The Best of Both Worlds – Tuli Wilderness, Botswana.
There’s roughing it, and then there’s roughing it. Villiers and I are no strangers to the tiny dome tent on uneven ground, the bucket shower (or sometimes just the bucket), or the long drop – we spend so much of the year like this that a soft bed and a flush toilet are sometimes a shock to the system! We don’t do it for the inconvenience, we do it for the thrill of absolute immersion into the wild. Even so, we understand why this lifestyle doesn’t appeal to everyone, and are perfectly aware that these conditions are well beyond the line of comfort and convenience that many travellers are unwilling to cross.
That’s not to say that these people don’t crave the same wilderness experience, however, and the good news is that, with a little compromise, there are places out there that make it possible to combine the best of Africa’s wilderness with a unique brand of African comfort and hospitality.

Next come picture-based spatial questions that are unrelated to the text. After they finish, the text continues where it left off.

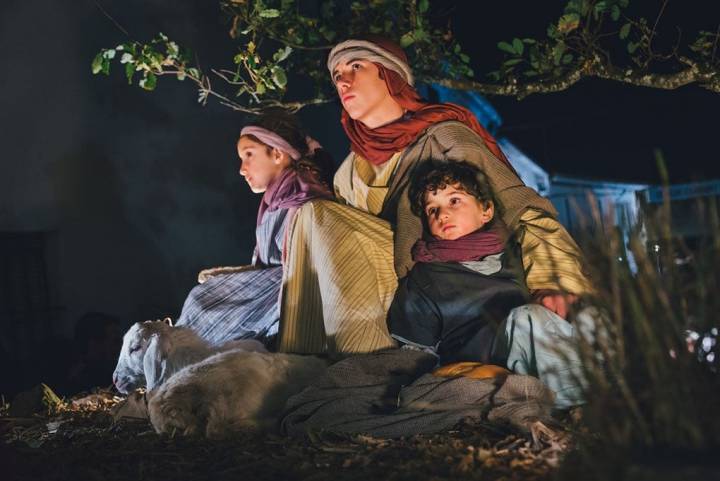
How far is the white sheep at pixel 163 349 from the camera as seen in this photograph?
17.9 ft

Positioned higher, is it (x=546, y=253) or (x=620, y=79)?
(x=620, y=79)

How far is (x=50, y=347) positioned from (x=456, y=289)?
456 cm

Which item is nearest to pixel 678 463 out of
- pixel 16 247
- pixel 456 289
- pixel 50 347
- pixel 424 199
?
pixel 456 289

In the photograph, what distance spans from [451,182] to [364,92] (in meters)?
1.01

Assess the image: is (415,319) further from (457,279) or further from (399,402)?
(399,402)

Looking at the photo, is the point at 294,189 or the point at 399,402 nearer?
the point at 399,402

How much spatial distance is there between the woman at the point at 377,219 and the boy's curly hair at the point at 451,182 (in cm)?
5

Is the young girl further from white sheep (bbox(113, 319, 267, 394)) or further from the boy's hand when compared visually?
the boy's hand

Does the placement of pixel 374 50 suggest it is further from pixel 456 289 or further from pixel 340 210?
pixel 456 289

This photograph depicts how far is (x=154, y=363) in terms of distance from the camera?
552cm

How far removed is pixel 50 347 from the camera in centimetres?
808

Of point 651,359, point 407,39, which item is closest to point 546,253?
point 651,359

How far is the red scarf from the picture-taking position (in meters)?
5.53

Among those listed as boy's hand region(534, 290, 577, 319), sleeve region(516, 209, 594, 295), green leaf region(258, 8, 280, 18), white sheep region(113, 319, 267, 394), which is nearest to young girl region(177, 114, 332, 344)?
white sheep region(113, 319, 267, 394)
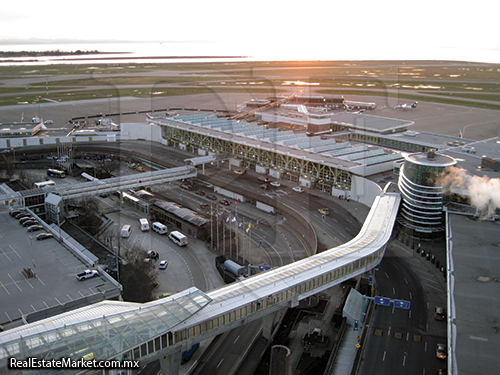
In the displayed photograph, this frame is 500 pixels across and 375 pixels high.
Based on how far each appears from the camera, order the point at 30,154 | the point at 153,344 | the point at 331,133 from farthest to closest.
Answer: the point at 331,133 → the point at 30,154 → the point at 153,344

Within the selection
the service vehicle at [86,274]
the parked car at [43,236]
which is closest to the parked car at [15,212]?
the parked car at [43,236]

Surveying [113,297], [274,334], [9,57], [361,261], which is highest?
[9,57]

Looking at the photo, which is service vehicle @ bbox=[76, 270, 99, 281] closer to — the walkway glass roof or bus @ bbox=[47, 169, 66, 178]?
the walkway glass roof

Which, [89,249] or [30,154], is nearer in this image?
[89,249]

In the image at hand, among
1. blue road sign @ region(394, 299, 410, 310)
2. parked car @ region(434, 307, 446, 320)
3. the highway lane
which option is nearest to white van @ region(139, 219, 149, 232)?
the highway lane

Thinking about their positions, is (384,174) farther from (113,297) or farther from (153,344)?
(153,344)

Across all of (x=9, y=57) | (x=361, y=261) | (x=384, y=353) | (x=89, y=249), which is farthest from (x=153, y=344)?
(x=9, y=57)

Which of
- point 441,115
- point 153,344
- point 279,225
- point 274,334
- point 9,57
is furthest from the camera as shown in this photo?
point 9,57
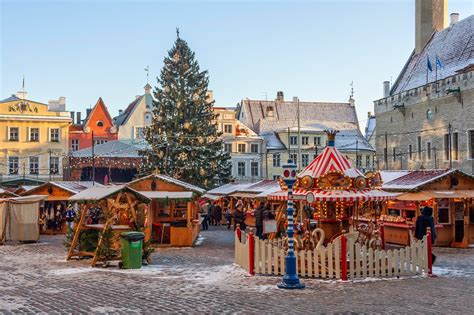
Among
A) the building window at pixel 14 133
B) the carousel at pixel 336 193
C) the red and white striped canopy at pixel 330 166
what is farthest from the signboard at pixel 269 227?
the building window at pixel 14 133

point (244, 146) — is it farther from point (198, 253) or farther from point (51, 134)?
point (198, 253)

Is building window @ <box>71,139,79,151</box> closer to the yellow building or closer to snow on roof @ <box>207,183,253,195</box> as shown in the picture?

The Tuli Block in the south-eastern tip of Botswana is as wild as Africa comes. Elephants roam through this dusty landscape freely from neighbouring Zimbabwe all the way through to Namibia, but hang around long enough to give the Tuli a reputation for being one of the best places on the continent to see wild African elephants. The region, though semi-arid, is also home to numerous birds, a feast of antelope, and the healthy population of predators that pursue them, making the Tuli Block one of the most bountiful and beautiful wildlife areas in Botswana.
Tuli Wilderness in the north-eastern corner of the Tuli Block is one such place where this incredible wilderness collides with comfort in the most unique and extraordinary manner. Tailor-made trails see visitors sleeping under the stars, in remote yet comfortable canvas tents beneath enormous Mashatu trees, or in permanent luxurious safari tents beside the Limpopo River in between days walking in the footsteps of Tuli’s elephants or tracking hyenas and honey badgers through the soft, talc-like sands so typical of the region. Game drives are an option, but most prefer to trek across the landscape with owner-manager Stuart Quinn as he reads the veld like the morning paper.
Evening sundowners overlooking the landscape from the top of Eagle Rock, with the resident pair of Verreaux’s eagles checking you out from the sky and curious, colourful flat lizards poking their heads out from between the rocks, are a favourite for those who don’t mind the mild climb. There’s no skimping on comfort, and even in those remote camps under the trees visitors can expect a hot shower at the end of the day, a comfortable bed every night, and more than enough hearty food to see you through those long hours on your feet.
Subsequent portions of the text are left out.